MethodError: no method matching abs2(::ODESolution{Float64, 2, Vector{Vector{Float64}}, Nothing, 
Nothing, Vector{Float64}, Vector{Vector{Vector{Float64}}}, ODEProblem{Vector{Float64}, 
Tuple{Float64, Float64}, false, SciMLBase.NullParameters, ODEFunction{false, 
SciMLBase.AutoSpecialize, var"#435#436", UniformScaling{Bool}, Nothing, Nothing, Nothing, 
Nothing, Nothing, Nothing, Nothing, Nothing, Nothing, Nothing, Nothing, Nothing, Nothing, 
typeof(SciMLBase.DEFAULT_OBSERVED), Nothing, Nothing}, Base.Pairs{Symbol, Union{}, Tuple{},
 NamedTuple{(), Tuple{}}}, SciMLBase.StandardODEProblem}, 
Tsit5{typeof(OrdinaryDiffEq.trivial_limiter!), typeof(OrdinaryDiffEq.trivial_limiter!), Static.False}, 
OrdinaryDiffEq.InterpolationData{ODEFunction{false, SciMLBase.AutoSpecialize, var"#435#436", 
UniformScaling{Bool}, Nothing, Nothing, Nothing, Nothing, Nothing, Nothing, Nothing, Nothing, 
Nothing, Nothing, Nothing, Nothing, Nothing, typeof(SciMLBase.DEFAULT_OBSERVED), Nothing, 
Nothing}, Vector{Vector{Float64}}, Vector{Float64}, Vector{Vector{Vector{Float64}}}, 
OrdinaryDiffEq.Tsit5ConstantCache{Float64, Float64}}, DiffEqBase.DEStats})
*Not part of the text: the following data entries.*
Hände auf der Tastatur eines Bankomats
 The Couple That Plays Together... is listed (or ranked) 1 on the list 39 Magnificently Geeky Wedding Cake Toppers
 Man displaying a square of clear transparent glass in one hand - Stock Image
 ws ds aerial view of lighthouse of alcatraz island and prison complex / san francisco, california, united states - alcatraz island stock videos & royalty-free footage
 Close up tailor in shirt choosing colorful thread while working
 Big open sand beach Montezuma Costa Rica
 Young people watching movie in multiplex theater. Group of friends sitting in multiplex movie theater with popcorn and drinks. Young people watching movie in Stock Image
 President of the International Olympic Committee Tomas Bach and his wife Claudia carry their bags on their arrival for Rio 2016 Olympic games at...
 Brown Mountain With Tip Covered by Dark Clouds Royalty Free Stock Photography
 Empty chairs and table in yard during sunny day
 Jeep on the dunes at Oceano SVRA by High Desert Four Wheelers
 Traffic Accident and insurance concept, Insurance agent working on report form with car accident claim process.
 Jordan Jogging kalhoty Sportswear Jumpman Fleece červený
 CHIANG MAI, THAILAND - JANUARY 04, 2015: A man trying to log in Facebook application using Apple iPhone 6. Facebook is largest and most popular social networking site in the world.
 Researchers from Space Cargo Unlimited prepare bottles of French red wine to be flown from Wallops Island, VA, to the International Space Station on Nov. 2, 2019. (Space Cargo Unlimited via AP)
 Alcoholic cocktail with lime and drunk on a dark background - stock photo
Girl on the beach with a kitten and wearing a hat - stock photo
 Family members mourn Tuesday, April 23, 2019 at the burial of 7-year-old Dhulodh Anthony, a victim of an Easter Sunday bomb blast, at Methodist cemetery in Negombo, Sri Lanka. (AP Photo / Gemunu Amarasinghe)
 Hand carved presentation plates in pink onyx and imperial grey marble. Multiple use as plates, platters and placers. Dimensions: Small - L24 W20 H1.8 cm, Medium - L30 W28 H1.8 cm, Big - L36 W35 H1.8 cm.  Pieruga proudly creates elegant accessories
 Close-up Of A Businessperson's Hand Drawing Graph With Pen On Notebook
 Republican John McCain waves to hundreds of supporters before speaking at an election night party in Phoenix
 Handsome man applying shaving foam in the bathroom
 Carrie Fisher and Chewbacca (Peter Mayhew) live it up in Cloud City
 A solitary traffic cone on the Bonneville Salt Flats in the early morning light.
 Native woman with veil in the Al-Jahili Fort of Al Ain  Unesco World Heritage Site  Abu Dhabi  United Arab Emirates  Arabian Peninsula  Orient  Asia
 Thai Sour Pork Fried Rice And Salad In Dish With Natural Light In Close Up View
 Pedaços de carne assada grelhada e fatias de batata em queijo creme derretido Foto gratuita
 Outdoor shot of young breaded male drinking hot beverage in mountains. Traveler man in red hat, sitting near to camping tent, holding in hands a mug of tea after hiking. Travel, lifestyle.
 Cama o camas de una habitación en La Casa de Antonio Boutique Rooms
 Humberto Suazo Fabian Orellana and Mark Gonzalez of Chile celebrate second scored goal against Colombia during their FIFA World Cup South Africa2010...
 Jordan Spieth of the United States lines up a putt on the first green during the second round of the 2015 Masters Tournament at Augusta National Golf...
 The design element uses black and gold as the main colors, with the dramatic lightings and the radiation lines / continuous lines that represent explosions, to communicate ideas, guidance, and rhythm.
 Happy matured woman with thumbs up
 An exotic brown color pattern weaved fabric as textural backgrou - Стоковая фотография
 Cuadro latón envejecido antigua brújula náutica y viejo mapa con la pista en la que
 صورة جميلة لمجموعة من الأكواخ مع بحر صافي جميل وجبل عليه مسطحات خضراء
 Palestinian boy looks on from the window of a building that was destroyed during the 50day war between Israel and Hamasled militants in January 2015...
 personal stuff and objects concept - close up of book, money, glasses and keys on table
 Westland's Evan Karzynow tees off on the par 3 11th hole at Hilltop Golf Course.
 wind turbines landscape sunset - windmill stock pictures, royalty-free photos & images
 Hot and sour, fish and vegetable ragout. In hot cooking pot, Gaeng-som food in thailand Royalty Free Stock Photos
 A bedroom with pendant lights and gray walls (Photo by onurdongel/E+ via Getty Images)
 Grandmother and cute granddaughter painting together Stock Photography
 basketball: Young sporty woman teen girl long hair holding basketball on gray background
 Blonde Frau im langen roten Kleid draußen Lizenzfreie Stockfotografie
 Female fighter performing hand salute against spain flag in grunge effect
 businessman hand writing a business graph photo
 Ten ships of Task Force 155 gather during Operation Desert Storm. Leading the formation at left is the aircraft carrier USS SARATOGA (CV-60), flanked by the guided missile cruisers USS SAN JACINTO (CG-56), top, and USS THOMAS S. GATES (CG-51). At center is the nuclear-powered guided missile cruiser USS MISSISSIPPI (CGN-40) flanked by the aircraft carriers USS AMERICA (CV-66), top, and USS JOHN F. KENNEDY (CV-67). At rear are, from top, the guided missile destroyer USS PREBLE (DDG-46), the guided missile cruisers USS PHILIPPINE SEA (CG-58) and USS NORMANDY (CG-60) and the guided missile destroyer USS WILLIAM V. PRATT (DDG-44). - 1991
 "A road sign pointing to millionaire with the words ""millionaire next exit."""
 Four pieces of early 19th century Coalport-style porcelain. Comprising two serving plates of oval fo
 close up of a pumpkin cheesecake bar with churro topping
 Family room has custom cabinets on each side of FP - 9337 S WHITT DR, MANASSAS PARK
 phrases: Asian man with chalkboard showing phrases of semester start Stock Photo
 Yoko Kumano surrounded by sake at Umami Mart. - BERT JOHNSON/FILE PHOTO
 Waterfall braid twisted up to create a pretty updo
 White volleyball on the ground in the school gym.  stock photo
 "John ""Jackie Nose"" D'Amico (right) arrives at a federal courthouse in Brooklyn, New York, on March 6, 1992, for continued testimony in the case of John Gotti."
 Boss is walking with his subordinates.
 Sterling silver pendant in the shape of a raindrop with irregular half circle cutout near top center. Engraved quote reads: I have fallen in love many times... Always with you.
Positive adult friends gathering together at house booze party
data is a Vector{ODESolution}. You would need to broadcast that on each ODESolution. (u+sum(map(abs2,map(abs2,data))),false) is a straightforward way, but there are ways to make that nicer.

It gives me the error

MethodError: no method matching abs2(::ODESolution{Float64, 2, Vector{Vector{Float64}}, Nothing, 
Nothing, Vector{Float64}, Vector{Vector{Vector{Float64}}}, ODEProblem{Vector{Float64}, 
Tuple{Float64, Float64}, false, SciMLBase.NullParameters, ODEFunction{false, 
SciMLBase.AutoSpecialize, var"#11#12", UniformScaling{Bool}, Nothing, Nothing, Nothing, Nothing, 
Nothing, Nothing, Nothing, Nothing, Nothing, Nothing, Nothing, Nothing, Nothing, 
typeof(SciMLBase.DEFAULT_OBSERVED), Nothing, Nothing}, Base.Pairs{Symbol, Union{}, Tuple{}, NamedTuple{(), Tuple{}}}, SciMLBase.StandardODEProblem}, 
Tsit5{typeof(OrdinaryDiffEq.trivial_limiter!), typeof(OrdinaryDiffEq.trivial_limiter!), Static.False}, 
OrdinaryDiffEq.InterpolationData{ODEFunction{false, SciMLBase.AutoSpecialize, var"#11#12", 
UniformScaling{Bool}, Nothing, Nothing, Nothing, Nothing, Nothing, Nothing, Nothing, Nothing, 
Nothing, Nothing, Nothing, Nothing, Nothing, typeof(SciMLBase.DEFAULT_OBSERVED), Nothing, 
Nothing}, Vector{Vector{Float64}}, Vector{Float64}, Vector{Vector{Vector{Float64}}}, 
OrdinaryDiffEq.Tsit5ConstantCache{Float64, Float64}}, DiffEqBase.DEStats})
Closest candidates are:

I solved instead using the help of output_func:

prob = ODEProblem((u,p,t)->1.01*u, [0.5,0.5], (0.0,1.0))

function prob_func(prob,i,repeat)
  remake(prob,u0=rand().*prob.u0)
end

function output_func(sol, i)
  (hcat(map(x->abs2.(x), sol.u)...), false)
end

function reduction(u,batch,I)
  tmp = sum(cat(batch..., dims = 3), dims = 3)
  length(u) == 0 && return tmp, false
  cat(u, tmp, dims = 3), false
end

ensemble_prob = EnsembleProblem(prob, prob_func=prob_func, output_func=output_func, reduction=reduction)
sim = solve(ensemble_prob,Tsit5(),EnsembleSerial(),trajectories=100,batch_size = 20);
solution = sum(sim.u, dims = 3) ./ 100
1 Like

Your last code there looks fine and runs fine?

Yes it works. Anyway, thank you for your help!